常樂皺著眉頭,總覺得自己漏掉什麼很細微、很基本、卻又很重要的事情,她的手指沒有停下來,只是跟著腦袋把事情從頭到尾一次又一次的過一遍……
吳平安手上橘紅色的魚忽然扭了一下掙脫了他的手,在空中扭向另一邊後,又橘又紅的魚頭對著吳平安的臉頰貼上一扭!
啪——!橘紅色的魚紮紮實實的賞了吳平安一個巴掌!
接著綠魚的嘴又開始張張合合「臭小子還敢發呆啊!」
而魚頭一拍上吳平安的臉頰後,他瞬間想起那時自己並不是一點意識都沒有,並且想起當初誤會小腿主人的時候,那時在跟小腿主人對話的異樣感跟現在一模一樣。

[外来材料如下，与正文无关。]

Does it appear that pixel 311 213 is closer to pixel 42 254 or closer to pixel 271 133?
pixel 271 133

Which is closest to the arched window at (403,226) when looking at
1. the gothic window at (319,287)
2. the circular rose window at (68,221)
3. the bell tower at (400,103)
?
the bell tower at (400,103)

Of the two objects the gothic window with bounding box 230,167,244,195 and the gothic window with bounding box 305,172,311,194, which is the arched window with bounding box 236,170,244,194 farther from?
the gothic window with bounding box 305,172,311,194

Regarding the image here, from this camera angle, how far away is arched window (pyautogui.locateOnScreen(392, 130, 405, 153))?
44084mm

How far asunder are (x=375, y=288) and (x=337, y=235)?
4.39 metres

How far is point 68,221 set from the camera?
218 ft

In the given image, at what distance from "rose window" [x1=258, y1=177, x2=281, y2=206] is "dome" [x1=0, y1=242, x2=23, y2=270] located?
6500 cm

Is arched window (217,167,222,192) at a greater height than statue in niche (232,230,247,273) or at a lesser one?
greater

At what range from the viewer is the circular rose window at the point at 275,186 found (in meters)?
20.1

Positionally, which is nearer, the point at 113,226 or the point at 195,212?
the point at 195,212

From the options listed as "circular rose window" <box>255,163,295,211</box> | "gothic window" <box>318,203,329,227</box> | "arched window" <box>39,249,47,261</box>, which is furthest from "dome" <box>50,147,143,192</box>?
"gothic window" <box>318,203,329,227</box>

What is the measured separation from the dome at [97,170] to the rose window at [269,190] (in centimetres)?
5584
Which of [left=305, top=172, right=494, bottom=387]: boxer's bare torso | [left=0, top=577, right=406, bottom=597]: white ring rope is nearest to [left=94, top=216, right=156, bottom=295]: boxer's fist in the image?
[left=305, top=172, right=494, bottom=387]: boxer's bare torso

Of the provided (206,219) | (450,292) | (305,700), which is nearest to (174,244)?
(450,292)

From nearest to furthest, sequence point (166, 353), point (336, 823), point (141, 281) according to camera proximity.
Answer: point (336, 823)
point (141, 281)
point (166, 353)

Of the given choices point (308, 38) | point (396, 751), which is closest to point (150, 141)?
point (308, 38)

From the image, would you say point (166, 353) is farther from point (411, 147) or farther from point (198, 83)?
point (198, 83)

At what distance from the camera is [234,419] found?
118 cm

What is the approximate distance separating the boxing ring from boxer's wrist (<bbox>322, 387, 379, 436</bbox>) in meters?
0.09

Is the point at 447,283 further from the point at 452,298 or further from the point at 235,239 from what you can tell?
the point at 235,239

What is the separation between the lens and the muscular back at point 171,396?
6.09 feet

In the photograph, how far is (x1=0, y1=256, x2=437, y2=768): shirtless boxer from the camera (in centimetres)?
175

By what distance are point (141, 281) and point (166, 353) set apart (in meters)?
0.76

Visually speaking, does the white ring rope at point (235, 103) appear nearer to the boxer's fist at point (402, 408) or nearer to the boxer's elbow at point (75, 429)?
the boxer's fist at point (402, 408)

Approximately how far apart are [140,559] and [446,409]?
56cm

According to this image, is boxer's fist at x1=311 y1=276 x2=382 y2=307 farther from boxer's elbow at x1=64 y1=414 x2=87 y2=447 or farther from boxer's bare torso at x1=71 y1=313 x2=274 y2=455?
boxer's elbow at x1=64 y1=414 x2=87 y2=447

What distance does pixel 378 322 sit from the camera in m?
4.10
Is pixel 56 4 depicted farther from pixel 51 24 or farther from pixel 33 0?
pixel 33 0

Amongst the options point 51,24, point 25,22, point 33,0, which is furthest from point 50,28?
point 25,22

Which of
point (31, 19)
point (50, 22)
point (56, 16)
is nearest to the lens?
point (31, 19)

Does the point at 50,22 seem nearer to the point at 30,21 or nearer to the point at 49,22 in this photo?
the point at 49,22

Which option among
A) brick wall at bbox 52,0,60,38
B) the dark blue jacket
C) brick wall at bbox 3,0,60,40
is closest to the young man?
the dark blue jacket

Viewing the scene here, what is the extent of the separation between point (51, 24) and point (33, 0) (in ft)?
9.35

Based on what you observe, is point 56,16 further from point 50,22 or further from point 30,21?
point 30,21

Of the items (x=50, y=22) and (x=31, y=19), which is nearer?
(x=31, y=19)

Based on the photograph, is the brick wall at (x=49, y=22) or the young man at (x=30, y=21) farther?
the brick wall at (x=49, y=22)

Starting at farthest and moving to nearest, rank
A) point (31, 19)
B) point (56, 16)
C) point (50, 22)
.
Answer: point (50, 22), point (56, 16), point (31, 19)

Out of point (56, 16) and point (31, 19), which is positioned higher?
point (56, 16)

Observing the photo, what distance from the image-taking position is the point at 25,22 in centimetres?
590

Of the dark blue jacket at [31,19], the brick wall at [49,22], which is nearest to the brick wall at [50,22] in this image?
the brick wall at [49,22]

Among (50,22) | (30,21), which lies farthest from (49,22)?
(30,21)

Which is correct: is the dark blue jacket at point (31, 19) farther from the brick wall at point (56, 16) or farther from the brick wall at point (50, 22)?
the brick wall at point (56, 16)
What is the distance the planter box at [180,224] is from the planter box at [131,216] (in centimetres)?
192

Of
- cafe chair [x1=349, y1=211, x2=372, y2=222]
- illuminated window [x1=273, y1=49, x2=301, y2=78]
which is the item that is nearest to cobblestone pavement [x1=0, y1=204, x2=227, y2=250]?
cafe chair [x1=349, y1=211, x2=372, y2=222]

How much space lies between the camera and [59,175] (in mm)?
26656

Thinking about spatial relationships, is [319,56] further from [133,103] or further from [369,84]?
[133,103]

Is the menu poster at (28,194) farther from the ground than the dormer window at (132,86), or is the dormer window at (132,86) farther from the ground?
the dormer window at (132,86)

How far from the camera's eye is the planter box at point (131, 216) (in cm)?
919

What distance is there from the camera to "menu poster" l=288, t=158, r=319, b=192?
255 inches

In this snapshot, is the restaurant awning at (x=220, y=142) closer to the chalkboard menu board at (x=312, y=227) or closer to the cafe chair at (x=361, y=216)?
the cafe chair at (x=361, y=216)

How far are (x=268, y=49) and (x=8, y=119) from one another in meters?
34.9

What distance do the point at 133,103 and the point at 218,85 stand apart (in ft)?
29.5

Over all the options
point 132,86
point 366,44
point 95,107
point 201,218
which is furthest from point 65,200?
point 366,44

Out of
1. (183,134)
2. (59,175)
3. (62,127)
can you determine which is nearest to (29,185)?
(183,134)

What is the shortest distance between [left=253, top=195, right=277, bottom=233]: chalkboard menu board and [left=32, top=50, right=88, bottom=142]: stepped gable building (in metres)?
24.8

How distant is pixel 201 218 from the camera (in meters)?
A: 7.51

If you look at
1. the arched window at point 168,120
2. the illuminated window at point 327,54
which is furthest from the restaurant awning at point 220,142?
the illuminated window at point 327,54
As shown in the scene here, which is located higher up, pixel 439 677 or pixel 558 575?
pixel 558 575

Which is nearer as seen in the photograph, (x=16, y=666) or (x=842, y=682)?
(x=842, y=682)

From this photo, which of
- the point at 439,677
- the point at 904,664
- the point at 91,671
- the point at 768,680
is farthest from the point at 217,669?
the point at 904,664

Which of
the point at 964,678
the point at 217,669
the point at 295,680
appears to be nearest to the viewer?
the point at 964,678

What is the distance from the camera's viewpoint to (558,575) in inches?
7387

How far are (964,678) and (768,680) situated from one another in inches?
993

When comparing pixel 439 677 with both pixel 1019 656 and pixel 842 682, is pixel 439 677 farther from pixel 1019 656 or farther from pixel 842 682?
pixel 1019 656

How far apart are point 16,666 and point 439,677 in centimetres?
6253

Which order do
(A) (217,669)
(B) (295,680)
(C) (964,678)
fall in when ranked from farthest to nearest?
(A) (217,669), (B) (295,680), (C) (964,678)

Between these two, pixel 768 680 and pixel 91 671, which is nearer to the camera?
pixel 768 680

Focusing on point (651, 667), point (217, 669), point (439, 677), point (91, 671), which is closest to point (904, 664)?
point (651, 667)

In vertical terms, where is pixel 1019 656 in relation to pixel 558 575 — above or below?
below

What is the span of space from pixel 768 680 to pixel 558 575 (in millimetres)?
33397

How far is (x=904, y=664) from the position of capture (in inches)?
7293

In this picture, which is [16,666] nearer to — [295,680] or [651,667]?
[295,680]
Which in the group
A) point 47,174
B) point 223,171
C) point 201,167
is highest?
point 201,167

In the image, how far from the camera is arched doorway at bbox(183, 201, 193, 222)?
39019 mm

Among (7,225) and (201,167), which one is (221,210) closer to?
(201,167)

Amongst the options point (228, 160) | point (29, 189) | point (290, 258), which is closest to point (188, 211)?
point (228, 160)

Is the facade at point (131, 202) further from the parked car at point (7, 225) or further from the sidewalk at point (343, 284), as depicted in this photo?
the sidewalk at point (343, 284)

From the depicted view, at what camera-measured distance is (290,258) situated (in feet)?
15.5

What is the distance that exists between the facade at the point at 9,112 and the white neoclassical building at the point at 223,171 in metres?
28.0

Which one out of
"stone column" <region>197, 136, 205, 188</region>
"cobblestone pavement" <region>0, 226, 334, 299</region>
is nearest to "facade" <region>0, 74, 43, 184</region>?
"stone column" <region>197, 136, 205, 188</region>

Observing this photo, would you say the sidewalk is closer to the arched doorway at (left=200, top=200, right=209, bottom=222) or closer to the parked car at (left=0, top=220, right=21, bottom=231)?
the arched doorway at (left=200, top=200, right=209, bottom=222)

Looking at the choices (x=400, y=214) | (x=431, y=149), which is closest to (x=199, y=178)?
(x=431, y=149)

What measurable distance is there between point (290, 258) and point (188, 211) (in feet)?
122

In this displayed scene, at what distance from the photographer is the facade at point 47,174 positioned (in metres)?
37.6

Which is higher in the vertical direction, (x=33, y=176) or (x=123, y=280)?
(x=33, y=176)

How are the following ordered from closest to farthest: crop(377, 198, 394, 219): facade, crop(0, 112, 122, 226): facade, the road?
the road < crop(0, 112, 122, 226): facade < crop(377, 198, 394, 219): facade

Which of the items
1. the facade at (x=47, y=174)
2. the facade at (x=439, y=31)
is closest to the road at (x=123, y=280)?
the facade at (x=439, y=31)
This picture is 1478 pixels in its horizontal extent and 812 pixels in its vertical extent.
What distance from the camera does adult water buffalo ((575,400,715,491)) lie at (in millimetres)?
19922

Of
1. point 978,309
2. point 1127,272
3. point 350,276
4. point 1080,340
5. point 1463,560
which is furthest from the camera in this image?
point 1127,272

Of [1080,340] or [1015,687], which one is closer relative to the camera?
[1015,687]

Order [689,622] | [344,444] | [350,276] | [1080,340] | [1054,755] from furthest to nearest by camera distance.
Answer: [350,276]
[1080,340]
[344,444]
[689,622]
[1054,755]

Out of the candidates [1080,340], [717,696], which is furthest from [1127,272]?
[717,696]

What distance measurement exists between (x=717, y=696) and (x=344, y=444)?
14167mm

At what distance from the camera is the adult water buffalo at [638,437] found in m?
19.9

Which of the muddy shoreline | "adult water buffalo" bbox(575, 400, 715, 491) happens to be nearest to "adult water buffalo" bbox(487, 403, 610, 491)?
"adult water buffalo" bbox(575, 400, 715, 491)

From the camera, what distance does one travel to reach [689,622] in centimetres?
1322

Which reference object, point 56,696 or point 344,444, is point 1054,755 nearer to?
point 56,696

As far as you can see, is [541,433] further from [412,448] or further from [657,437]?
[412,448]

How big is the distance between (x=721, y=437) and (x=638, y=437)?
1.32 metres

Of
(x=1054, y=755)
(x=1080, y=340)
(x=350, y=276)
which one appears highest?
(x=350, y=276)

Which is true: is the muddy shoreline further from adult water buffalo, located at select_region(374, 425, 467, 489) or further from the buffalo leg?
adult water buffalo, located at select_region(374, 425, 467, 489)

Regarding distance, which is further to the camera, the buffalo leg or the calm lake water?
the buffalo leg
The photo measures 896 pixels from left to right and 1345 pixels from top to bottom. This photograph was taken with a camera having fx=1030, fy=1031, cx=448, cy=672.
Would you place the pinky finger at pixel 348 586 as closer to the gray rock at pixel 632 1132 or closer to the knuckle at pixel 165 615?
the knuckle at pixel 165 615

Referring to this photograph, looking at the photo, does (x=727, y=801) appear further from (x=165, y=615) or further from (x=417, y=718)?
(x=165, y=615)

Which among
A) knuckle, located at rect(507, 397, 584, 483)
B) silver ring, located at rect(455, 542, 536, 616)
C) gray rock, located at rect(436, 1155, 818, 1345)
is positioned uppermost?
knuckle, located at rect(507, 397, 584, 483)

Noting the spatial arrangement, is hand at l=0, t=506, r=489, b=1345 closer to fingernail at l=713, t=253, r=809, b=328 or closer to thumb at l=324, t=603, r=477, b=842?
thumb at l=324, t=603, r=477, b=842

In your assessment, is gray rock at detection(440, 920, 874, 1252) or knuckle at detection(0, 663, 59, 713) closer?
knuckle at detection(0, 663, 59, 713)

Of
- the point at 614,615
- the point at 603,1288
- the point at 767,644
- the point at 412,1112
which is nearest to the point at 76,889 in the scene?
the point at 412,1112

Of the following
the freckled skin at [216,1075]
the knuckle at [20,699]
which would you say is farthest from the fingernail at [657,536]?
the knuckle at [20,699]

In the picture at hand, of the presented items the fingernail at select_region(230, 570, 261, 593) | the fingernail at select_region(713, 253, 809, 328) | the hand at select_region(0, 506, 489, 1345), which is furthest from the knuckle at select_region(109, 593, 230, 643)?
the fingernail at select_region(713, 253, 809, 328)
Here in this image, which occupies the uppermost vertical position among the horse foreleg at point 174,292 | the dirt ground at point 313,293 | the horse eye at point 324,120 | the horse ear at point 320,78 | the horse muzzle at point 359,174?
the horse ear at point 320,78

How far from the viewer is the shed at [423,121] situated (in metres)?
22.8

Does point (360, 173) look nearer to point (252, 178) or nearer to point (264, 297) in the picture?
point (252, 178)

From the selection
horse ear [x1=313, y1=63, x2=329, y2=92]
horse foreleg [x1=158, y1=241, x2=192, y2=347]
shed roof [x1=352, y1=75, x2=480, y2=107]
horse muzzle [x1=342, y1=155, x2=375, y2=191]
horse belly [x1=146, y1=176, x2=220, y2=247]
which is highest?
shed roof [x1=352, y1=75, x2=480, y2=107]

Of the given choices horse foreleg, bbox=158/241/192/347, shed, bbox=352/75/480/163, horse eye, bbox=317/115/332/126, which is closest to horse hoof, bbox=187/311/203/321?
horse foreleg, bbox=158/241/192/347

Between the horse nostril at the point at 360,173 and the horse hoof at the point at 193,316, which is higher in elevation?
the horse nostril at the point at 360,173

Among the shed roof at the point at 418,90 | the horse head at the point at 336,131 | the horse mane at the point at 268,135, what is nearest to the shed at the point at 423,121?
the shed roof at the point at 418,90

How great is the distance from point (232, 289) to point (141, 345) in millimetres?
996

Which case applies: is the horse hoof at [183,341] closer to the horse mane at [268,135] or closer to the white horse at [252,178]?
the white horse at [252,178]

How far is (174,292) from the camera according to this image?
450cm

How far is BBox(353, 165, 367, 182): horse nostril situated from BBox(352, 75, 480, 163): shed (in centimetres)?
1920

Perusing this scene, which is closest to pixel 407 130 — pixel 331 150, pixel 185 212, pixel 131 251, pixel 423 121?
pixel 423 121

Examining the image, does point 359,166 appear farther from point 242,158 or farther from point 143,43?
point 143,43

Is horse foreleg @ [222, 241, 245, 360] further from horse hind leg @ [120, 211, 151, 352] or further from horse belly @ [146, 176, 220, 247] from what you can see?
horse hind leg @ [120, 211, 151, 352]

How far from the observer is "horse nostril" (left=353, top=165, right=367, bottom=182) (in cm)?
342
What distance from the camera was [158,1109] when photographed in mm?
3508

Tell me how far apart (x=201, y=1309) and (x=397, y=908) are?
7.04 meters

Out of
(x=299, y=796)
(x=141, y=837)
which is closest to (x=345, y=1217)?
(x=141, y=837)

「啊!我想起來了!我那時候一直醒不來是因為我在做夢啦!我夢到一個什麼都沒有的地方,裡面黑到靠邀,有一個穿白色衣服的人吧?他就一個人縮在中間,然後一直有個聲音在頭頂跟他講話,講什麼我忘了反正聽起來很像在跟他溝通還是念經,然後還有看到一些莫名其妙的畫面,好像是看起來像一個人的家,那個地方看起來很熟悉、聲音也很熟悉,可是我就是想不起來到底是誰的聲音跟誰家……」
只見綠魚的嘴巴又張合張合,橘紅色的魚便興奮的撲騰起來「怎樣?要不要再來幾巴掌?讓你清醒一點說不定就想得起來了!」
吳平安兩手包著紅腫的臉頰,向後傾了一點開始乾笑起來「不要吧……等一下打一個失智怎麼辦?」
「哼!那就快點想清楚!」綠魚掀了掀鰓,又開口「小子,你要不要在想想為什麼你會覺得那傢伙找上你卻不害你?」
吳平安盤著腿,重新將魚抓在手上,不是像剛才那樣捏著魚的尾巴,這次直接像拿麥克風一樣抓著魚身對著魚嘴巴講話「我之前遇到黑東西弄出車禍,還有被扯袖子魂魄被拖進幻象裡的時候,都有一種很不好的感覺,應該是說可以很明顯感覺到那些東西想做壞事時的意念,恩…那叫什麼呢?就是…就是、啊!惡意!會很明顯地感覺到某個地方有惡意!」
這時常樂忽然瞪大眼睛抬頭望著吳平安,自己也激動得不得了「對!惡意!就是因為沒有惡意,所以對紙紮的抗性才那麼強!阿公說過起歹念越深的壞鬼被紙紮傷到之後就會被燒得越大痛,那個影子根本就不想害你……」常樂摸又摸了摸自己一點也沒有受傷的脖子「更不是想害我,只是要我不要叫醒吳平安而已……但為什麼?」
吳平安先是看了常樂的耳朵,然後又看了她的脖子一眼「你說它抓的我的頭頂又不想要我醒來,會不會是因為不想讓我做的夢中斷?」
常樂瞇起眼睛,回想起劍刺進影子胸口時,吳平安的魂魄也被扯出一點,常樂忽然發覺到底是哪裡怪怪的,過了一下後又再次瞪大了眼睛,將思考的目光緩緩移回吳平安身上「它不是抓著你的頭頂,是你的魂魄黏在它的手上!」
常樂想起城隍爺說,那個影子看到吳平安的魂魄被自己扯出來之後還把它塞回去,還有聽了自己的話之後甚至流了眼淚的景象,常樂蹙了蹙眉,影子在她的心理終於洗刷冤屈。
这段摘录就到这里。